You never need to guess what might be on her mind…
K. Michelle will just tell you. This transparency extends from the artist’s celebrated chart-topping discography as a gold-certified R&B powerhouse to a burgeoning empire as an entrepreneur, restauranteur, founder of No Color No Sound Records, and personality on VH1’s Love & Hip Hop: Hollywood. It also defines her 2019 fifth full-length and first independent album, All Humans Are Monsters [No Color No Sound/ 4/4 Records/Entertainment One].
The Memphis native delivers the same raw, relatable, and real R&B she remains synonymous with.
“This isn’t a plaything for me,” she exclaims. “I don’t play games. I’m a grown ass woman. I’m focused on the things that matter like my family. I chose to be independent. I wanted to see my dollars. I wanted to have the freedom to run my money. I wanted to give fans what they know me for. This is an appreciation of them. This is a real R&B album.”
If anybody can make good on such a promise, it’s K. Michelle. To date, she has achieved a total of four consecutive Top 10 entries on the Billboard Top R&B/Hip-Hop Albums chart with Anybody Wanna Buy A Heart  and More Issues Than Vogue  both also bowing at #2 on the Billboard Top 200. Most recently, 2017’s Kimberly: The People I Used To Know incited fervent acclaim. Pitchfork described it as “projecting realness and flaunting considerable vocal chops” and went on to claim, “she gives fewer fucks than she ever did, which results in a vocal commitment that makes her three previous albums look like warm-ups.” She initially made history with the arrival of Rebellious Soul, which made the “highest Top 200 entry for a female R&B singer’s debut since 2001” and scored a gold-selling classic in the form of “Can’t Raise A Man.” Among numerous honors, she took home a Soul Train Award for “Best New Artist” and an NAACP Image Award for “Outstanding New Artist.” Along the way, she consistently sold out shows coast-to-coast.
Not to mention, she starred in Love & Hip Hop: Los Angeles, Love & Hip Hop: Atlanta and Love & Hip Hop: New York in addition to fronting her own successful VH1 series K. Michelle: My Life for three years. She opened Puff & Petals Lounge in Atlanta, became the first African American brand ambassador for Jack Daniels, and joined forces with HomeGoods for a 2020 product line. In the midst of this, she faced the toughest battle yet.
During an emergency trip to the hospital in 2018, doctors found silicone from black market injections floating freely down her legs, corroding tissue and bordering on life-threatening. Four surgeries and two blood transfusions followed before her triumphant return to the stage in a wheelchair.
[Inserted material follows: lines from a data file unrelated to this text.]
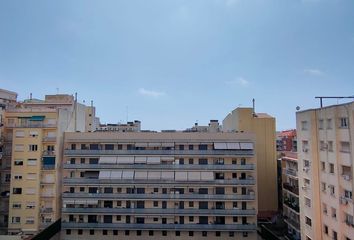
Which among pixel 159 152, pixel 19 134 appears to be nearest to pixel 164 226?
pixel 159 152

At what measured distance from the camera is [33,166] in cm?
4288

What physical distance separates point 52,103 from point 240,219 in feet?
119

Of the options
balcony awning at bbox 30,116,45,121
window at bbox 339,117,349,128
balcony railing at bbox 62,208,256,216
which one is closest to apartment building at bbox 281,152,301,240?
balcony railing at bbox 62,208,256,216

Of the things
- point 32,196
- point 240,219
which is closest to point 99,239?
point 32,196

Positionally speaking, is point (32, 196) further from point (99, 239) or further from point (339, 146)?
point (339, 146)

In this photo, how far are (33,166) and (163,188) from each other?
60.0 feet

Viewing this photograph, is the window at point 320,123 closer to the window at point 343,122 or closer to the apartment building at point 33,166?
the window at point 343,122

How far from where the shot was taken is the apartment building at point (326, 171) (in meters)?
25.4

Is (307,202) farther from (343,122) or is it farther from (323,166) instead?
(343,122)

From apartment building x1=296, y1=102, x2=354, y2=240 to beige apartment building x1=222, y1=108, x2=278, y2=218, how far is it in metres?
14.2

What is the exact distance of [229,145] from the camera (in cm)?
4453

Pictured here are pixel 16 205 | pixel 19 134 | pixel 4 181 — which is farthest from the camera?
pixel 4 181

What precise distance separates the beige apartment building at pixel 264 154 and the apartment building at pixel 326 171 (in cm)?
1422

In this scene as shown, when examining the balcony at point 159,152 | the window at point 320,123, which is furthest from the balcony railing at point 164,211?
the window at point 320,123
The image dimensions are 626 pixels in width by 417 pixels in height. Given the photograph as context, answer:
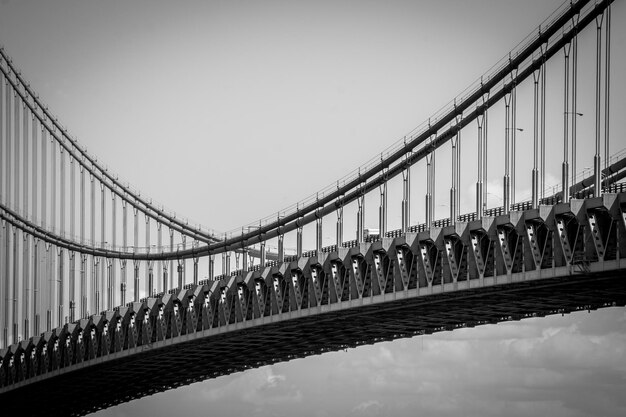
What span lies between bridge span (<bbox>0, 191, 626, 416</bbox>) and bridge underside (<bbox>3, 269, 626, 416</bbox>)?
0.09 meters

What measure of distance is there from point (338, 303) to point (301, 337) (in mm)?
12534

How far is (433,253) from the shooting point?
7262 centimetres

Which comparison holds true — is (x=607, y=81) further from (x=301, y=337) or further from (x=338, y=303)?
(x=301, y=337)

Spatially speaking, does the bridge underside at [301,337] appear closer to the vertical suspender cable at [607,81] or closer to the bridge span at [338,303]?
the bridge span at [338,303]

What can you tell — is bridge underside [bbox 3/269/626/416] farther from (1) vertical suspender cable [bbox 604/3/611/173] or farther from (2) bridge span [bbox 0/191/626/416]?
(1) vertical suspender cable [bbox 604/3/611/173]

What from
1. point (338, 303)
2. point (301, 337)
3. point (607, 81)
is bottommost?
point (301, 337)

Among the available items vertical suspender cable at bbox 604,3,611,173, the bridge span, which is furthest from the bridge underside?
vertical suspender cable at bbox 604,3,611,173

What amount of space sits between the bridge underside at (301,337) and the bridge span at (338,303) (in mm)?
92

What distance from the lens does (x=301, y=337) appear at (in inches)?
3602

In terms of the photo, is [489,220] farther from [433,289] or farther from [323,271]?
[323,271]

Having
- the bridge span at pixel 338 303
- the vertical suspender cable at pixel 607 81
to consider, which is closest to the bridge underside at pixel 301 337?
the bridge span at pixel 338 303

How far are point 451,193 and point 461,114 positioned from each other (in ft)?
15.0

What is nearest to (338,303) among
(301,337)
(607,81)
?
(301,337)

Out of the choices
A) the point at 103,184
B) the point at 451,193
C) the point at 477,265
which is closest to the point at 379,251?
the point at 451,193
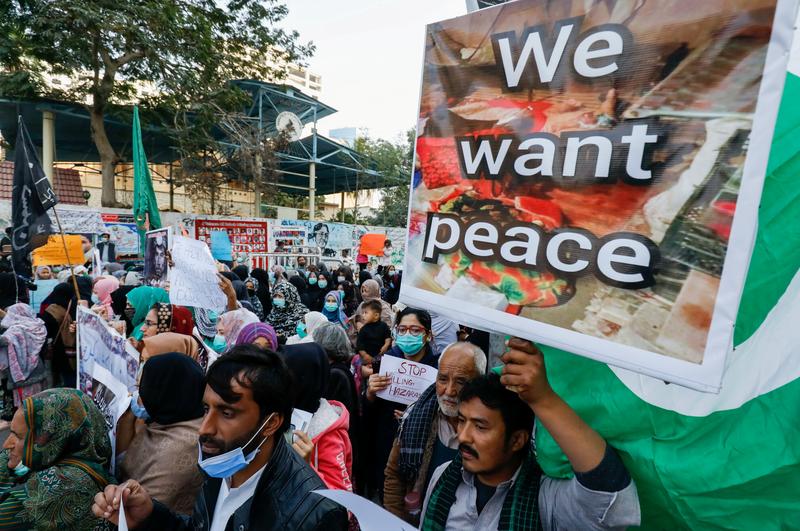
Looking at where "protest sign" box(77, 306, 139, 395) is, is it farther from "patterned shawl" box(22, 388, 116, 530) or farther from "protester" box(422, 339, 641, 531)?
"protester" box(422, 339, 641, 531)

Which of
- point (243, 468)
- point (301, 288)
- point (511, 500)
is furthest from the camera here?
point (301, 288)

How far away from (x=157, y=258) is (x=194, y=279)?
1.11 m

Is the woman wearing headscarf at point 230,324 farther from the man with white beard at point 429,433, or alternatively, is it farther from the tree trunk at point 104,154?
the tree trunk at point 104,154

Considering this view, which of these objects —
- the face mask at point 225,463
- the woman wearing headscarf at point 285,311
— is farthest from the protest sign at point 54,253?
the face mask at point 225,463

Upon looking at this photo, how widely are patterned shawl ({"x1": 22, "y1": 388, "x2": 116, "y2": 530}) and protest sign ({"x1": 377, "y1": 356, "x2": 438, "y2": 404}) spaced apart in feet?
4.83

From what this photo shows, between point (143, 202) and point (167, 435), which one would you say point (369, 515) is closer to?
point (167, 435)

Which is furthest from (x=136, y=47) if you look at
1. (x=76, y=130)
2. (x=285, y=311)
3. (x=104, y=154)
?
(x=285, y=311)

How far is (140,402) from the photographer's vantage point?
2.38m

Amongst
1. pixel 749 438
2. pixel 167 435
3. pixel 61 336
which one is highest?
pixel 749 438

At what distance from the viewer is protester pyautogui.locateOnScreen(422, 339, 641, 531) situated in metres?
1.14

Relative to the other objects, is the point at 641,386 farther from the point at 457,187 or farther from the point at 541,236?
the point at 457,187

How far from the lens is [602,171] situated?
1082mm

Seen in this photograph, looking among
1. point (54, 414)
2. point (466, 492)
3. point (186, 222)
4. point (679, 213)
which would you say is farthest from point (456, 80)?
point (186, 222)

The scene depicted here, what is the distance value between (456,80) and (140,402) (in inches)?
85.8
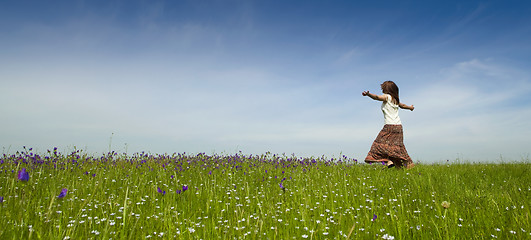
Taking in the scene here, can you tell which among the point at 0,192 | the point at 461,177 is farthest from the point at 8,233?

Living through this ordeal inspired the latest body of work.
“I almost lost my life,” she sighs. “I went through everything when I was recording. Once you fight for your life, you can’t be scared of too much. Who else am I going to be scared of? I’m more confident than ever. There are zero fucks given. In comparison to what I went through, everything feels small. So, the music shows I don’t take life as a joke. This is the longest I’ve gone without putting out an album, because I went through hell. It’s going to be impactful.”
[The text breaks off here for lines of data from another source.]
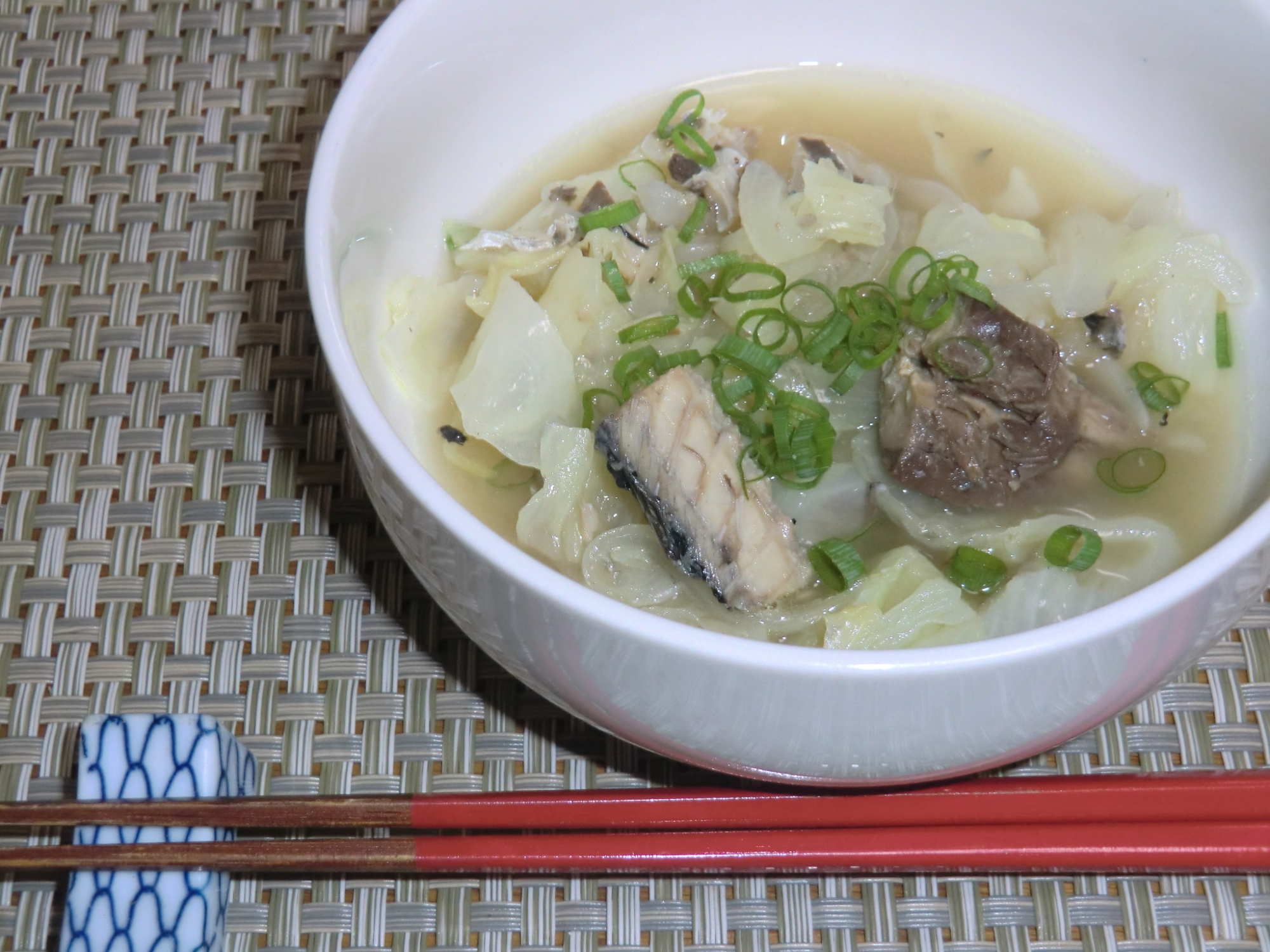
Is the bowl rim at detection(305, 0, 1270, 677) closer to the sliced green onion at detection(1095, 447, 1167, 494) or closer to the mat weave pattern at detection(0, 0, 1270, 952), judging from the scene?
the sliced green onion at detection(1095, 447, 1167, 494)

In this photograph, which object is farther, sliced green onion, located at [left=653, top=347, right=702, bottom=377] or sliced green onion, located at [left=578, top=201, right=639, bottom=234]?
sliced green onion, located at [left=578, top=201, right=639, bottom=234]

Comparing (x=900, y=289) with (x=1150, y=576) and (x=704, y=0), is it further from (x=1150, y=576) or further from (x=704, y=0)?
(x=704, y=0)

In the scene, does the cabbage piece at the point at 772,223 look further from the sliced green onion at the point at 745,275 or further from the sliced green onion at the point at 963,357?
the sliced green onion at the point at 963,357

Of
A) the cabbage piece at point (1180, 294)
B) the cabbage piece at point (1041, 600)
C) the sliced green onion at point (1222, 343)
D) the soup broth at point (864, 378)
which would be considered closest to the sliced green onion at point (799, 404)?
the soup broth at point (864, 378)

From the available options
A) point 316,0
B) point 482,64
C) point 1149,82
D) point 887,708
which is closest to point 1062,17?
point 1149,82

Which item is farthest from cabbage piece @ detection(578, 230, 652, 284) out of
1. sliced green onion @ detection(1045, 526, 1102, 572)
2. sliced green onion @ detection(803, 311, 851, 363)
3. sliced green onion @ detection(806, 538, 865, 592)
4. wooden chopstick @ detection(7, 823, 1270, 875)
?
wooden chopstick @ detection(7, 823, 1270, 875)

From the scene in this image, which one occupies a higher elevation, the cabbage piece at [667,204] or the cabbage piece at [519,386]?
the cabbage piece at [667,204]
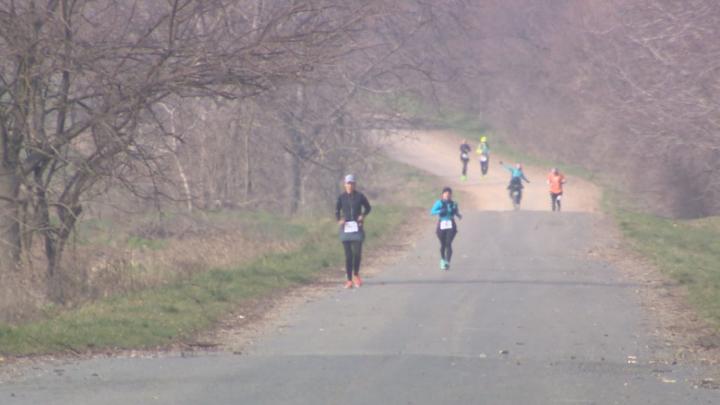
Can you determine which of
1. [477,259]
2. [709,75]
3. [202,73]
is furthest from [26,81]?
[709,75]

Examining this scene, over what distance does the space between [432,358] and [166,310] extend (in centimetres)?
407

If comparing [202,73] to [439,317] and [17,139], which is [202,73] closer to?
[17,139]

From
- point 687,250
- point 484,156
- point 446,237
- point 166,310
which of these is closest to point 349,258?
point 446,237

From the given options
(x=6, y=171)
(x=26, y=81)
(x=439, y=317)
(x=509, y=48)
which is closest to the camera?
(x=439, y=317)

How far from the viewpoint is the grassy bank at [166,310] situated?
36.5ft

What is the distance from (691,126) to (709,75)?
1417 millimetres

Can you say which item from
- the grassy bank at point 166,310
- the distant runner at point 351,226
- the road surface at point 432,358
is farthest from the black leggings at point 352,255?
the grassy bank at point 166,310

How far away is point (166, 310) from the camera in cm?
1333

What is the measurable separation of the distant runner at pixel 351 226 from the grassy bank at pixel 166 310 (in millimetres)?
924

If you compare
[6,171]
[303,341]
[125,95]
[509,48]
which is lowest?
[303,341]

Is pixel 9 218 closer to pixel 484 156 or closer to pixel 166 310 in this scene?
pixel 166 310

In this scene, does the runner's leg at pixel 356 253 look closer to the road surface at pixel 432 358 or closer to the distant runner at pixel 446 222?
the road surface at pixel 432 358

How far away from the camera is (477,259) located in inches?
823

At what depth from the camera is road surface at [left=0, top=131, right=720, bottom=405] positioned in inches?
345
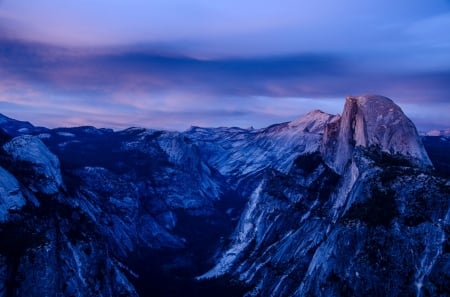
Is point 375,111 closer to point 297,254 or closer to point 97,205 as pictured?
point 297,254

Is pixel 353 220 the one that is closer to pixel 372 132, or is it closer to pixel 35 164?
pixel 372 132

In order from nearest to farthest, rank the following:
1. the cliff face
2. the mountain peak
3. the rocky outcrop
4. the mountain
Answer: the mountain, the cliff face, the rocky outcrop, the mountain peak

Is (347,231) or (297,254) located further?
(297,254)

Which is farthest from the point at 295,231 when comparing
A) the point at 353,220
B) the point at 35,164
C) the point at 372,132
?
the point at 35,164

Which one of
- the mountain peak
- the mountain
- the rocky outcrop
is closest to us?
the mountain

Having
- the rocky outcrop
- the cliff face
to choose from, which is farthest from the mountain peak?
the rocky outcrop

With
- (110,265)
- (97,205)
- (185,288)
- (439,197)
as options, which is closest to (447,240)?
(439,197)

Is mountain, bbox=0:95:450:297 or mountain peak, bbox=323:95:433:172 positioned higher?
mountain peak, bbox=323:95:433:172

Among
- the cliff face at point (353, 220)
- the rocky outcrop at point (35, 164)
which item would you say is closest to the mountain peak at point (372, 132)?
the cliff face at point (353, 220)

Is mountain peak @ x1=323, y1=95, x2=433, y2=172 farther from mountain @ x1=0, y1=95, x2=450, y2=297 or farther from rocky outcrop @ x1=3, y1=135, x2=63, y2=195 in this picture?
rocky outcrop @ x1=3, y1=135, x2=63, y2=195
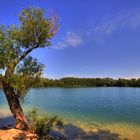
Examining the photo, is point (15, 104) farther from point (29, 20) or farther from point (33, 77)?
point (29, 20)

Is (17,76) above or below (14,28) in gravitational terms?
below

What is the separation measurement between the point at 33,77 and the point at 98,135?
25.9 feet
Making an impact right out of the gate, she initially teased the album by way of the street anthem “Super Hood” [feat. City Girls & Kash Doll]. A skittering beat underscores dynamic delivery as her voice stretches from confident verses into moments of towering falsetto. Lyrically, it nods back home.
“It’s an upbeat record with a Memphis vibe,” she explains. “It’s my culture. It’s my city. It’s my hood. It’s a girl’s song for anytime you need to have fun. I can get so deep, because I’ve had such a heavy year. I tried to give everybody something light.”
First single “The Rain” updates New Edition’s “Can You Stand The Rain” with undeniable attitude and seductive sex appeal. She grinds through the verses before serving up a skyscraping chorus evocative of nineties R&B, yet ignited by a fresh flame.
“It feels how R&B used to feel,” she says. “It’s one of my favorites. It’s very K. Michelle. You can play it at barbecues, or you can play it when you’re alone. It’s going to get a reaction anywhere.”
Soft piano entwines with warm, resonant vocals on album opener “Just Like Jay”—which she admits, “It’s my chance to tell my story and address how I’m not getting any love.” Then there’s “Two Can Play That Game.” Pulling no punches over a cymbal crash and thick bass, she turns up on a “record my ladies are going to be blasting to make some men very upset.”
In the end, K. Michelle tells it like it is on All Humans Are Monsters. In doing so, she serves up her strongest and most soulful collection to date.
“I hope to make people happy,” she leaves off. “I’ve been through it and can share my story. If you’re going through it, maybe this music will help. I hope you can be healed again. At least if you listen to this, you might get some peace about something. As long as we’re breathing, we’ve got flaws. It’s okay. We can help and support each other. Music is my way to do that.”